# Emovis Tag



## myvanwy (Mar 14, 2022)

Planning the tunnel for May so I thought I had better check the battery status on the toll tags. Both Spanish/Portugal and the French Tags show "near expiry" so I ordered two new ones. No issue with the Spanish but French out of stock. Ill keep checking daily and update.


----------



## Wooie1958 (Mar 15, 2022)

That`s a bugger        i was planning on ordering them this week


----------



## GMJ (Mar 15, 2022)

Prior to this trip I order a Bip&Go one which covers France, Spain and Portugal (and Italy as well for a little extra up front). It worked faultlessly to get down here to Spain.

Prior to this I have the French Emovis Tag and not wanting to have several different ones, decided to switch. Might be worth a look https://www.bipandgo.com/en/

If you decide to go ahead and PM me your email and name, I can sponsor you too and we both get 4€ off


----------



## witzend (Mar 15, 2022)

myvanwy said:


> Planning the tunnel for May so I thought I had better check the battery status on the toll tags.


Hi how'd You do that can't see anyway to check mine just over 4 yrs old now but not used for last 2yrs


----------



## GMJ (Mar 15, 2022)

Log into your on line account and there is a list of your devices and their battery status, there.


----------



## witzend (Mar 15, 2022)

GMJ said:


> Log into your on line account and there is a list of your devices and their battery status, there.


this is all I got does green active refer to battery


----------



## GMJ (Mar 16, 2022)

My screen is different. I copied this from my account and under Tag status the Permanently Off one is red and the On one is green


Tag NumberTypeLinked Car Registration*Tag LocationTag StatusBattery LifetimeCurrent Balance (EUR)Credit Amount (EUR)Detail250072012194xxxxxLiber-t tag for FranceN/AReceived by CustomerPermanently OffExpired0.00.0250072012194xxxxxLiber-t tag for FranceN/AReturnedExpired-0.00.0250075025497xxxxxLiber-t tag for FranceN/AReceived by CustomerOnNear expiry-0.00.0


----------



## Wooie1958 (Mar 16, 2022)

GMJ said:


> Prior to this trip I order a Bip&Go one which covers France, Spain and Portugal (and Italy as well for a little extra up front). It worked faultlessly to get down here to Spain.
> 
> Prior to this I have the French Emovis Tag and not wanting to have several different ones, decided to switch. Might be worth a look https://www.bipandgo.com/en/
> 
> If you decide to go ahead and PM me your email and name, I can sponsor you too and we both get 4€ off




PM sent


----------



## GMJ (Mar 16, 2022)

...and replied   

ta


----------



## Wooie1958 (Mar 16, 2022)

GMJ said:


> ...and replied
> 
> ta


 All done and very much appreciated


----------



## myvanwy (Mar 17, 2022)

Update. French Tags now in stock. Just ordered ours.


----------



## witzend (Mar 17, 2022)

Got this reply today


> The battery in the tag is designed to last *between 5 and 7 years* depending on how often it is used and how it's looked after. We recommend not leaving your tag in your vehicle when it's not in use, particularly over winter.


So should be OK for a while yet


----------



## GMJ (Mar 18, 2022)

myvanwy said:


> Update. French Tags now in stock. Just ordered ours.

■ PROBLEM TO WORK ON:
Decide whether each statement agrees with the toll-tag thread, answering yes or no and quoting the words from the thread that decide it. 1. The Bip&Go tag covers France, Spain and Portugal. 2. In myvanwy's last post, the French tags are still out of stock. 3. The reply witzend received recommends leaving the tag in the vehicle over winter.

■ DATA LINES:
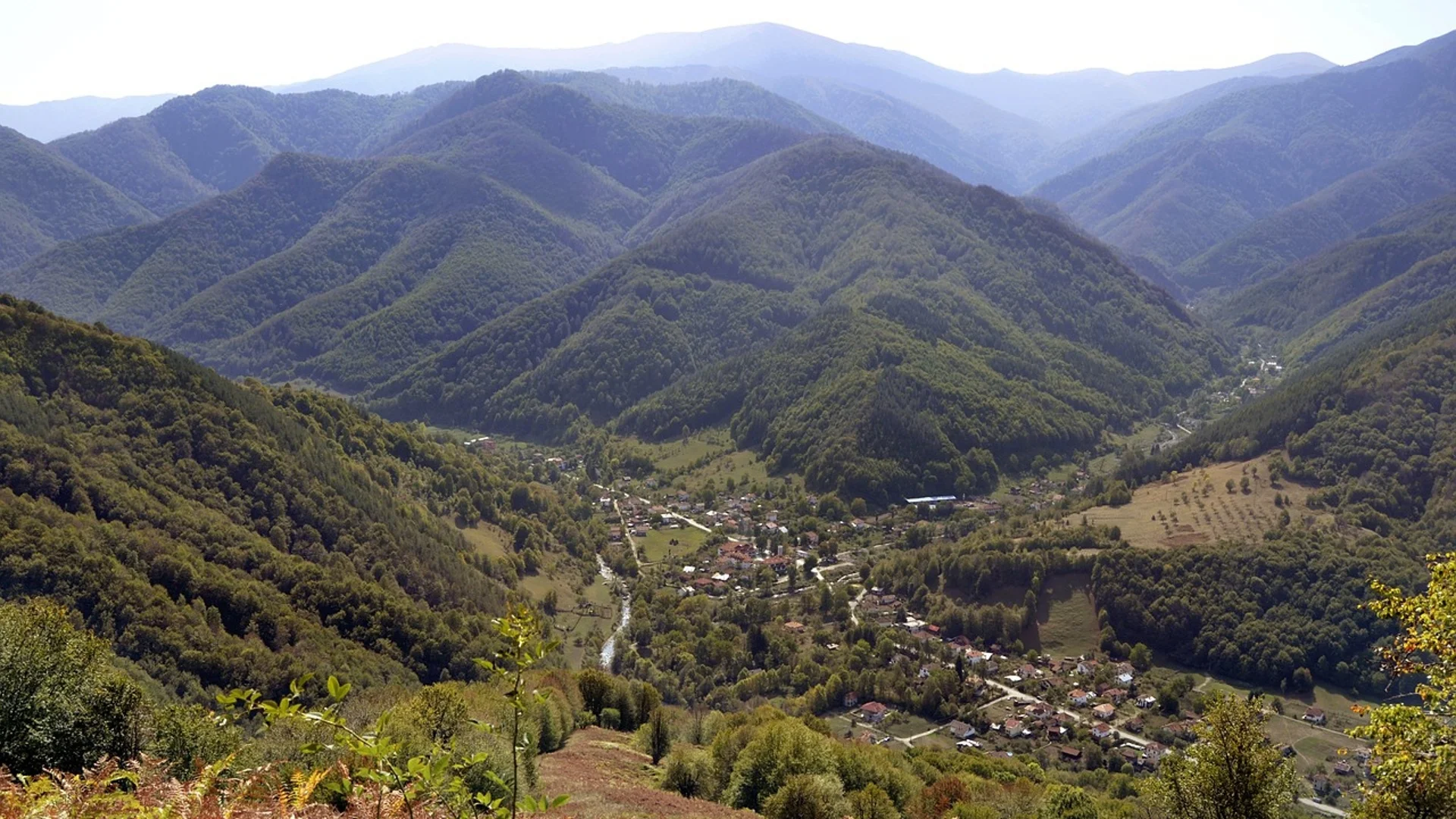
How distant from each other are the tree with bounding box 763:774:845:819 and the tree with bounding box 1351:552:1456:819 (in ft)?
88.3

■ THE SOLUTION:
1. Yes: "covers France, Spain and Portugal"
2. No: "French Tags now in stock."
3. No: "We recommend not leaving your tag in your vehicle when it's not in use, particularly over winter."